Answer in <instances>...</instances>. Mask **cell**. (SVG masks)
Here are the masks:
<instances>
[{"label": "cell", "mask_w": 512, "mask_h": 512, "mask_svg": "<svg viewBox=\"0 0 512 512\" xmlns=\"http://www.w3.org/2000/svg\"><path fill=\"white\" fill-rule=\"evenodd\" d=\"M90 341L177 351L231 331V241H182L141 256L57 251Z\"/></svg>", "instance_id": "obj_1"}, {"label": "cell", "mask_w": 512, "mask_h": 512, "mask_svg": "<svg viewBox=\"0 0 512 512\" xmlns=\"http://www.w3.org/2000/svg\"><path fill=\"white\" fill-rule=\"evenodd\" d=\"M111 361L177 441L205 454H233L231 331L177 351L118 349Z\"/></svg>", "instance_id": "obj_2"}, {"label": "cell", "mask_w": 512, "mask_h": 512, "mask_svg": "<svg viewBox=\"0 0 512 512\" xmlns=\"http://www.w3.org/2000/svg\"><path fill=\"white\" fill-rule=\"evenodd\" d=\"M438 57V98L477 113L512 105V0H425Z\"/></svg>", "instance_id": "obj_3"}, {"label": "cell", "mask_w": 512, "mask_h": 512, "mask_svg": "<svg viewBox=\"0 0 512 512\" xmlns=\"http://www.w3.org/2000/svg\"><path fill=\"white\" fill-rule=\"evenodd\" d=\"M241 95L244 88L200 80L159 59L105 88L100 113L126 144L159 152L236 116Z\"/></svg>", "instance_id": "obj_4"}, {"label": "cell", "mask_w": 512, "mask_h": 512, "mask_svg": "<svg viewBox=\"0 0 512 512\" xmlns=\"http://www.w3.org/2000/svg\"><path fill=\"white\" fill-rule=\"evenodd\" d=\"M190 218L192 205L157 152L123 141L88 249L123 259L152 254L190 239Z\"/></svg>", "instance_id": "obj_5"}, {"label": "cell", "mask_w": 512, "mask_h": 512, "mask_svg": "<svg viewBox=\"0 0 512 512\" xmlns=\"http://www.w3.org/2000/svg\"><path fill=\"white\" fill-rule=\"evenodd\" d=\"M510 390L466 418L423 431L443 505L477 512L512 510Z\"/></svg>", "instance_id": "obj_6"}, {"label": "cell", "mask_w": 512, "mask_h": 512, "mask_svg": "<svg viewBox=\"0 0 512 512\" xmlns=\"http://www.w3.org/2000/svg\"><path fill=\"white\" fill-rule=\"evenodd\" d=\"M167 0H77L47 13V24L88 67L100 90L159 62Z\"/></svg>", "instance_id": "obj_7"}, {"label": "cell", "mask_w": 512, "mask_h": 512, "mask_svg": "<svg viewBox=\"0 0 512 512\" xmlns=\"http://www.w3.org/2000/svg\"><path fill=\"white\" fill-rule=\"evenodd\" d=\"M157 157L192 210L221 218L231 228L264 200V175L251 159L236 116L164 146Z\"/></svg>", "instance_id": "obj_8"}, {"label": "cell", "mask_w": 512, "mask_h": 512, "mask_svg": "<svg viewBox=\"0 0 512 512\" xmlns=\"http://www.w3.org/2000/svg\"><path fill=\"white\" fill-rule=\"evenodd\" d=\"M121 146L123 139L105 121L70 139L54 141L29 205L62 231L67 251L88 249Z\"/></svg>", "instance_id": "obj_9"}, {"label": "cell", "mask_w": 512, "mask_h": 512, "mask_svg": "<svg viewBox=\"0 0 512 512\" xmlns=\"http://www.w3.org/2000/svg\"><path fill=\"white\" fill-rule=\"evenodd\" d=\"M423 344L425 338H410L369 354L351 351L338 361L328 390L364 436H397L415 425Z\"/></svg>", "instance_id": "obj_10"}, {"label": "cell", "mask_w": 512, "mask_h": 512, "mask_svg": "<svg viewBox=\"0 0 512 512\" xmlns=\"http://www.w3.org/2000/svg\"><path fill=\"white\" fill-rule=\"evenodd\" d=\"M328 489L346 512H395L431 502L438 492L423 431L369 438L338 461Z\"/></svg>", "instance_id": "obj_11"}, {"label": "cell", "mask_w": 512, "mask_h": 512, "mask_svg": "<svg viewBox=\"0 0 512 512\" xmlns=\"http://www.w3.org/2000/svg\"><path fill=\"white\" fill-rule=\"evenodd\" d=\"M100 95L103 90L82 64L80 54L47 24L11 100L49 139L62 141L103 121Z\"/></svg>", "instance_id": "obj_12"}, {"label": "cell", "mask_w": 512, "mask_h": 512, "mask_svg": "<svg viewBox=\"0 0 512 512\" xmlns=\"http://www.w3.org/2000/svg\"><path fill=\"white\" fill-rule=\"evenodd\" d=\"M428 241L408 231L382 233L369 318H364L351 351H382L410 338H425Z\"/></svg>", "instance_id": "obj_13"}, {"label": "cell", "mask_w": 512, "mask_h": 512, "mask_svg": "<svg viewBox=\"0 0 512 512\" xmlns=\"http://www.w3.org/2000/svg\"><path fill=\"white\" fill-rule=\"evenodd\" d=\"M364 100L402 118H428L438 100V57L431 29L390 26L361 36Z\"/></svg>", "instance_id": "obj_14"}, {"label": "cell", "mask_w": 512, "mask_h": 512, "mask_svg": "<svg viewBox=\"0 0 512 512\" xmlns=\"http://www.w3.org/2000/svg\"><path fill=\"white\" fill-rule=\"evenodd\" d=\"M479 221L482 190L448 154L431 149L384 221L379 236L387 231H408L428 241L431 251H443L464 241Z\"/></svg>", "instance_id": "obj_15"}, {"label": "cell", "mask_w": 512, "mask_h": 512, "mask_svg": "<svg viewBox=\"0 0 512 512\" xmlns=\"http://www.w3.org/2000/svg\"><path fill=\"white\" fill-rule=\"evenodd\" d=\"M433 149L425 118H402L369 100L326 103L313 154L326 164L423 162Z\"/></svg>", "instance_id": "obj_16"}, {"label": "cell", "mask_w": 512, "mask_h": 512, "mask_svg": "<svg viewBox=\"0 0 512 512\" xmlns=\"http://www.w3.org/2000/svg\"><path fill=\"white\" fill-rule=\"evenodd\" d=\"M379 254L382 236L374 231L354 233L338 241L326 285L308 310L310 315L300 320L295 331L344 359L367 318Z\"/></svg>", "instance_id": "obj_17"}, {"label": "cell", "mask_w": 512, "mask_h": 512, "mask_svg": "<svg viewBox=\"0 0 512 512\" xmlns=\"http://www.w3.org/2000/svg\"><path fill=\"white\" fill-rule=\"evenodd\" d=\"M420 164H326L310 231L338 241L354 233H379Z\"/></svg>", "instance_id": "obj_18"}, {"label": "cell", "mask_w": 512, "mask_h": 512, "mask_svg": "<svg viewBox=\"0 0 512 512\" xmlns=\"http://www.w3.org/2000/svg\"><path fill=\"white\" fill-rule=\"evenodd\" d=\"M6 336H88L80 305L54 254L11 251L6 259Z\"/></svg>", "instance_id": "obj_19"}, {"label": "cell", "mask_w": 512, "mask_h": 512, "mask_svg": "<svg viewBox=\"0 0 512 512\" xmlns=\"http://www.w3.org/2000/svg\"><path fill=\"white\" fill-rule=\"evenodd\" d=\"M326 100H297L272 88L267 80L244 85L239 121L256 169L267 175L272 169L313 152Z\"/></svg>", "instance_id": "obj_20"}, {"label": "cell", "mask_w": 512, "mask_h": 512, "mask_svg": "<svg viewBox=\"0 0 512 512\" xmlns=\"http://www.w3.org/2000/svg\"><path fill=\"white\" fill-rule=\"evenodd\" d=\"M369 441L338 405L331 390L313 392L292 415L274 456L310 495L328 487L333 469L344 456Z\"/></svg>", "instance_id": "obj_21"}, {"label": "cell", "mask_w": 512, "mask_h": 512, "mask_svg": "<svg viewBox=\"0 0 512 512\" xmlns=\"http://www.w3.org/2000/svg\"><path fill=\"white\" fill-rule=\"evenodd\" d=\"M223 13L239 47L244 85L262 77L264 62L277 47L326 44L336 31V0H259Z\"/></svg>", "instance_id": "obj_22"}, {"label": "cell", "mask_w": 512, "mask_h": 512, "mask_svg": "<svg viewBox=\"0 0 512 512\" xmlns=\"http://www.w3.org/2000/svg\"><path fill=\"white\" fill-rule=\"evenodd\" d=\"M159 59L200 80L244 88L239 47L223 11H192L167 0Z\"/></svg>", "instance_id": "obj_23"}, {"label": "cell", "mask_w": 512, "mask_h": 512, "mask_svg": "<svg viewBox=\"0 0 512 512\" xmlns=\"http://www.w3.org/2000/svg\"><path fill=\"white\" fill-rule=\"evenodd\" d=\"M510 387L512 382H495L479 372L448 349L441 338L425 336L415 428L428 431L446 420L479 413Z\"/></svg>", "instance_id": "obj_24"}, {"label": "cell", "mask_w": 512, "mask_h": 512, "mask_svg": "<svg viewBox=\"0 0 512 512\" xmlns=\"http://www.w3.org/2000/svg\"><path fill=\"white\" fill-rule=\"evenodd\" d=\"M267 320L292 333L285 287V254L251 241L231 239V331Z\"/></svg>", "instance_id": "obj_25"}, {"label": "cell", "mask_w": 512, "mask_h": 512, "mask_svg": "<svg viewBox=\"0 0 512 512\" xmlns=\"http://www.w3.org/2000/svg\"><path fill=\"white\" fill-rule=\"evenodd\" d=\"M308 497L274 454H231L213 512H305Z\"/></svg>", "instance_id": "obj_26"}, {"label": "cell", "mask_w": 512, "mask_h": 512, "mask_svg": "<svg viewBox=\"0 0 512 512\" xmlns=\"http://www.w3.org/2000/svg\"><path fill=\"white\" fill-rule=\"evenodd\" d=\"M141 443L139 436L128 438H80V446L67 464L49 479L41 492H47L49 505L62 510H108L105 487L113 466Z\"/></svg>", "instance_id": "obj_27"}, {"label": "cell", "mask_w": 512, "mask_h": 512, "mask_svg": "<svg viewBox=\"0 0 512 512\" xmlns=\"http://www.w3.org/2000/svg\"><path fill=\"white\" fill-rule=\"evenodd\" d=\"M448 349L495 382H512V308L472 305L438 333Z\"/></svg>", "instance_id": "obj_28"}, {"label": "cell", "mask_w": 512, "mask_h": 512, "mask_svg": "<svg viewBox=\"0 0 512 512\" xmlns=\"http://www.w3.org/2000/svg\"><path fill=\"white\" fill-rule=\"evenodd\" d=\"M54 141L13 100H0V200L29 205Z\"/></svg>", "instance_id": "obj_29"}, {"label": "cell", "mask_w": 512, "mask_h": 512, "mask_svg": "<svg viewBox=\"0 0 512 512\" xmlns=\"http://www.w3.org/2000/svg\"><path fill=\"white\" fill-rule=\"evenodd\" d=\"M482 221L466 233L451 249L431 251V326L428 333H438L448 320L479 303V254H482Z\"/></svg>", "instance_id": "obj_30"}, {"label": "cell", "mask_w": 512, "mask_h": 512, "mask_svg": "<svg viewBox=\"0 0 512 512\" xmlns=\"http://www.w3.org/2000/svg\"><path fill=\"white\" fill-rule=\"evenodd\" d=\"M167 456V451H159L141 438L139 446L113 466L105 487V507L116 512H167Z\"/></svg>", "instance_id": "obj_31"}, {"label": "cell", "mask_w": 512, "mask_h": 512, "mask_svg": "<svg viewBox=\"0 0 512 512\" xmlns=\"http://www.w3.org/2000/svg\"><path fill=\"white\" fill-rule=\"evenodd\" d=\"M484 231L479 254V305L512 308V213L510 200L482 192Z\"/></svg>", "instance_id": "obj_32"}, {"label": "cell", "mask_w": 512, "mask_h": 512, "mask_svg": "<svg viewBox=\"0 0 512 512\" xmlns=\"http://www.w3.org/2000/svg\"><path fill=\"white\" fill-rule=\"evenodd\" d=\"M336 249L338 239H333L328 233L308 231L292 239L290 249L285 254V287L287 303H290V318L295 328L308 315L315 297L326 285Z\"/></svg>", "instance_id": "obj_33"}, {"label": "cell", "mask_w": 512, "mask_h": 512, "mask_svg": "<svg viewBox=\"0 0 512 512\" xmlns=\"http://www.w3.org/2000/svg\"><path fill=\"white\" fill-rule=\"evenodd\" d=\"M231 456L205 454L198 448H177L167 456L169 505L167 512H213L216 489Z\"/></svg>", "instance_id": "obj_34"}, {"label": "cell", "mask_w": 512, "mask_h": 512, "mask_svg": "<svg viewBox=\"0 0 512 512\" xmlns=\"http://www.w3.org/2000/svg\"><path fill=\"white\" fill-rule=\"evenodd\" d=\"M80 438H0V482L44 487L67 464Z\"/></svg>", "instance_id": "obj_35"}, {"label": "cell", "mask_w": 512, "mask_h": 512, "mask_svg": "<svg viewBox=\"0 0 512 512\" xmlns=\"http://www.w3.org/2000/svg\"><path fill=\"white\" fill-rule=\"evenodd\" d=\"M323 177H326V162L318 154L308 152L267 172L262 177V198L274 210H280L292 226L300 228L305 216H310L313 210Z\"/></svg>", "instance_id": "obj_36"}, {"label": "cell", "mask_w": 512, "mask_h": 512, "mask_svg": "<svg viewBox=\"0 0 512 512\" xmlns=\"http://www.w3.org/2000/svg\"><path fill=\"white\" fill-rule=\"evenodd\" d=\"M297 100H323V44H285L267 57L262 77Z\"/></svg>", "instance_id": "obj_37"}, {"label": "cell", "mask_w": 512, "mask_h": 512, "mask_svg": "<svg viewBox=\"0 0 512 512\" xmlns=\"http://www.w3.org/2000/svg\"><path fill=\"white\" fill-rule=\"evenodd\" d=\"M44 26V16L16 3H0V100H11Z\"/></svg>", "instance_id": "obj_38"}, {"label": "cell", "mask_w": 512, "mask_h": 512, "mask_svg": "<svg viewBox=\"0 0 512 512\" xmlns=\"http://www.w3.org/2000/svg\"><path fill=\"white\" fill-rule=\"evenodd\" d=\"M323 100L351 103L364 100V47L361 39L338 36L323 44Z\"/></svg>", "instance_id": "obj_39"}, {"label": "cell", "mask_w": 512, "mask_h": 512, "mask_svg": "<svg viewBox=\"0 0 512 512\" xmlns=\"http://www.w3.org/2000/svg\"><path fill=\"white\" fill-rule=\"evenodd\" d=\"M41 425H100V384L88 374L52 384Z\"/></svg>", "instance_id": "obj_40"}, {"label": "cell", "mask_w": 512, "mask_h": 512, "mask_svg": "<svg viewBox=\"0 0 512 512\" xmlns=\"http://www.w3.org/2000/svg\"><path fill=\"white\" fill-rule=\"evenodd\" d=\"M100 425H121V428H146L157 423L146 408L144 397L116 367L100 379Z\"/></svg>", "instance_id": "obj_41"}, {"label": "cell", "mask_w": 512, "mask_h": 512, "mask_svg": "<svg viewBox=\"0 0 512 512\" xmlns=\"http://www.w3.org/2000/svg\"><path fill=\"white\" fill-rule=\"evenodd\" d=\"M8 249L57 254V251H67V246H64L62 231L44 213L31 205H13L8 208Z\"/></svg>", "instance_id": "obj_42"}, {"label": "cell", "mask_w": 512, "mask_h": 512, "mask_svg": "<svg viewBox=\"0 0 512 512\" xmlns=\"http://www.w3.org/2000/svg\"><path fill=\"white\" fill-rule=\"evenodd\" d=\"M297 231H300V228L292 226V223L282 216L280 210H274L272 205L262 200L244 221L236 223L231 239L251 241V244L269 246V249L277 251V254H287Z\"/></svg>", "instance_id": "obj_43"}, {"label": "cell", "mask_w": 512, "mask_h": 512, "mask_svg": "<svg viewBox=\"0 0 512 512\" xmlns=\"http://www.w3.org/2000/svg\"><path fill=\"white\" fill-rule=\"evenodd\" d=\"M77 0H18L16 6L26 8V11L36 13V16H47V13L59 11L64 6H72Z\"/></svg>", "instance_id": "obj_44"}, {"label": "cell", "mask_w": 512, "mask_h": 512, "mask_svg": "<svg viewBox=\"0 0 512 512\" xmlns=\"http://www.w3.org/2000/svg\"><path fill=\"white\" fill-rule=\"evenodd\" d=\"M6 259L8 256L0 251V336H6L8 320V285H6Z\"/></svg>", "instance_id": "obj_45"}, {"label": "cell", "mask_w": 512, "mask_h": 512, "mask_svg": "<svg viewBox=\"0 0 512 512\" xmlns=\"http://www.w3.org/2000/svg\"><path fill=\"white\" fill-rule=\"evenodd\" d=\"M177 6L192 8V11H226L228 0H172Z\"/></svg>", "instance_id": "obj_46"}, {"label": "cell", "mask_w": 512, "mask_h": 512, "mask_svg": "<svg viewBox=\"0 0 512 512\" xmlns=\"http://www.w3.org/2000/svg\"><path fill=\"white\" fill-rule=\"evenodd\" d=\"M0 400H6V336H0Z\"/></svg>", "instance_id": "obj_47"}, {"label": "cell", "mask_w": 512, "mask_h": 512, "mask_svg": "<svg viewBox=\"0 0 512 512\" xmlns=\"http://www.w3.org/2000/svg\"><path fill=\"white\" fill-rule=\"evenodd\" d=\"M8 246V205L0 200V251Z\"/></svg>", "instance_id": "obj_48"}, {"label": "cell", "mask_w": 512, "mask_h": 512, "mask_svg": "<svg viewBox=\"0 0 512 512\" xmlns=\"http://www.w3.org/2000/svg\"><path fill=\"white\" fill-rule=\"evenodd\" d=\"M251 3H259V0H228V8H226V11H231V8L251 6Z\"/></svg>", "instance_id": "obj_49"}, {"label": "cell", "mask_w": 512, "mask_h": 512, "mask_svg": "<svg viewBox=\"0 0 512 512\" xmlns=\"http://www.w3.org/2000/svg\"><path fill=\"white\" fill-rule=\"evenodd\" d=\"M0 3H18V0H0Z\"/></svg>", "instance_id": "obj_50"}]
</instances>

• • • •

● **SET TASK**:
Find each line in the rows above that contains the word "masks" and copy those lines in full.

● **OUTPUT BELOW**:
Answer in <instances>...</instances>. Mask **cell**. (SVG masks)
Here are the masks:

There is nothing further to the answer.